Spotkanie z Franciszkiem może rozpalić młodych [rozmowa]
Rozmowa z red. Tomaszem Królakiem, wiceprezesem Katolickiej Agencji Informacyjnej o dialogu papieża Franciszka z młodymi w Krakowie.
- Do Krakowa na Światowe Dni Młodzieży przyjadą setki tysięcy młodych. Gdzie oni są w swoich parafiach?
- Światowe Dni Młodzieży nie mogą być tylko „eventem” - wydarzeniem, ale czymś, co zaktywizuje polskie parafie, które na co dzień rzeczywiście żyją słabo - o to apelował już dwa lata temu ksiądz Grzegorz Suchodolski, sekretarz generalny komitetu organizacyjnego. Traktujemy ŚDM jako prężenie muskułów przed całym światem, że damy radę i pokażemy się, a to ogromna szansa dla lokalnego Kościoła na wzmocnienie duszpasterstwa. Mam nadzieję, że polskie parafie po ŚDM staną się inne. Będą angażowały młodych, że znajdą się w nich księża, którzy wykorzystają potencjał młodych. Mamy duszpasterzy, którzy mobilizują młodzież, ale często w swoich parafiach młodzi nie znajdują możliwości twórczego, ewangelicznego działania. Byłoby wielką stratą dla ŚDM w wymiarze polskim, gdyby całe to powietrze po ŚDM zeszło. Mam nadzieję, że pojawi się pokolenie ŚDM...
- Ostrożnie, ostrożnie... Miało już być pokolenie JPII.
- Jeśli nie pokolenie, to ogromny potencjał, który szybko nie zgaśnie.
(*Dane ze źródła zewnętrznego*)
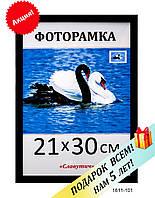 Фоторамка пластиковая А4, 21х30, рамка для фото, дипломов, сертификатов, грамот, картин 1611-101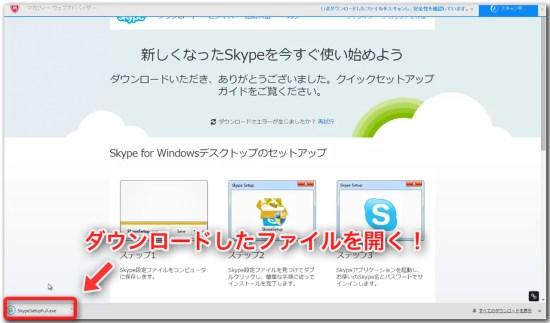 Skypeの導入_05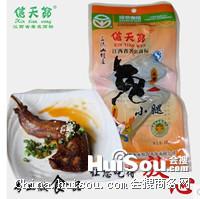 三清山小袋包装即食美食信天翁 兔小腿 五香口味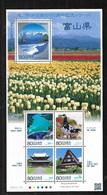 JAPAN 2011 GREETINGS SPRING MS MNH - Unused Stamps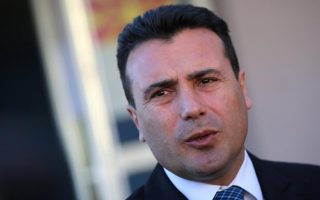 fyrom-amp-8217-s-zaev-set-to-warm-up-ties-with-greece0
Młodzi uwierzą, że mają w Kościele dużo do powiedzenia i spokojnie - bez rewolucji - będą, w duchu Franciszka, przekształcać parafie, by stały się domem ludzi młodych, a nie tylko starszych pań przychodzących codziennie do kościoła.
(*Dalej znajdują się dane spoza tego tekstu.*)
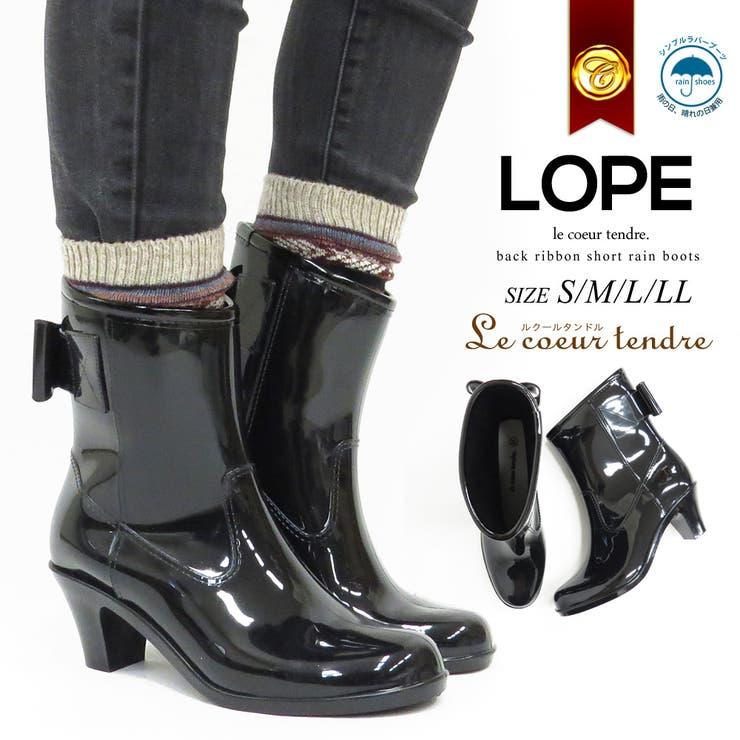【Lope(ロペ)】ショート丈のバックリボンレインブーツ ブラック le coeur tendre ルクール タンドル PFH-02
- W jakim celu organizowane są Światowe Dni Młodzieży?
- Nowe pokolenia chrześcijan w zmieniającym się świecie dostaną tam nowy impuls do wyznawania wiary. Nikt nie nawraca się w tłumie, zgoda, ale Kościół jest wspólnotą. Stąd wymiana doświadczeń, rozmowy i wspólne wielbienie Boga. ŚDM nie są manifestacją społeczną czy polityczną. Nie chodzi o gromadzenie tłumów dla samego gromadzenia, ale o umożliwienie wspólnego uwielbiania Boga. Jan Paweł II zainicjował te spotkania. Był cenionym i doświadczonym duszpasterzem młodzieży, dla której się spalał. Z tego fenomenu „wojtyłowo-krakowskiego” powstały ŚDM w światowym wymiarze.
- Co młodzi usłyszą od papieża Franciszka?
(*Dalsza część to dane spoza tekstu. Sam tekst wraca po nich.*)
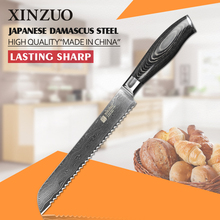 8″ bread knife 73 layers Japanese Damascus steel kitchen knife high quality VG10 cake knife with Color wood handle free shipping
- Mogą usłyszeć wezwanie do bezkompromisowości w życiu nauką Jezusa i żeby przekładali ją na wyzwania współczesnego świata. Papież może zaapelować o życie miłością bliźniego, o spojrzenie na świat przez pryzmat ewangelicznej czystości, żeby młodzi byli wyznawcami życia, które dla katolików i chrześcijan - najlepiej opisane jest w ewangeliach. Papież mówi krótko, konkretnie i dobitnie. Myślę, że nazwie rzeczy po imieniu - kwestie życia - od początku do naturalnego kresu, wszelkie formy dyskryminacji i wyzysku. Piętnował je już wiele razy. Znając jego dotychczasowe sposoby diagnozowania świata będzie zachęcał młodych, żeby się nie poddawali, kiedy są marginalizowani, mają ogromne kłopoty ze znalezieniem pracy, a często - z różnych przyczyn - nie mają rodzin lub są one niepełne. To pewnie będzie zachęta do zaufania Chrystusowi i do zmiany tego świata. Ostatnia, ważna wizyta papieża Franciszka w ONZ dowiodła, że jest on zawiedziony inercją tej organizacji oraz tym, co dzieje się w Europie. Jan Paweł II mówił jeszcze, że Europa ma szansę bycia przewodniczką światowej cywilizacji, tymczasem papież Franciszek nazwał już Europę - bezpłodną staruszką.
- Jedni przewidywali, że przyjedzie dwa miliony pielgrzymów, inni - że tylko milion. A jeśli mniej lub więcej?
- Jeśli skupimy się na żonglowaniu liczbami, na zmierzeniu tego wydarzenia wyłącznie za pomocą liczb, to nic dobrego z tego nie wyjdzie. Kościół nie powinien myśleć sukcesem liczebności, tylko sukcesem jakości ewangelicznego świadectwa. Trzeba bardziej skoncentrować się na tym, czego nie widać. Nie po to zostały zorganizowane ŚDM, żeby zgromadzić jak największą liczbę ludzi, tylko po to, ażeby pojawił się przekaz, który mocno rozpali młodych ludzi ze świata i z Polski.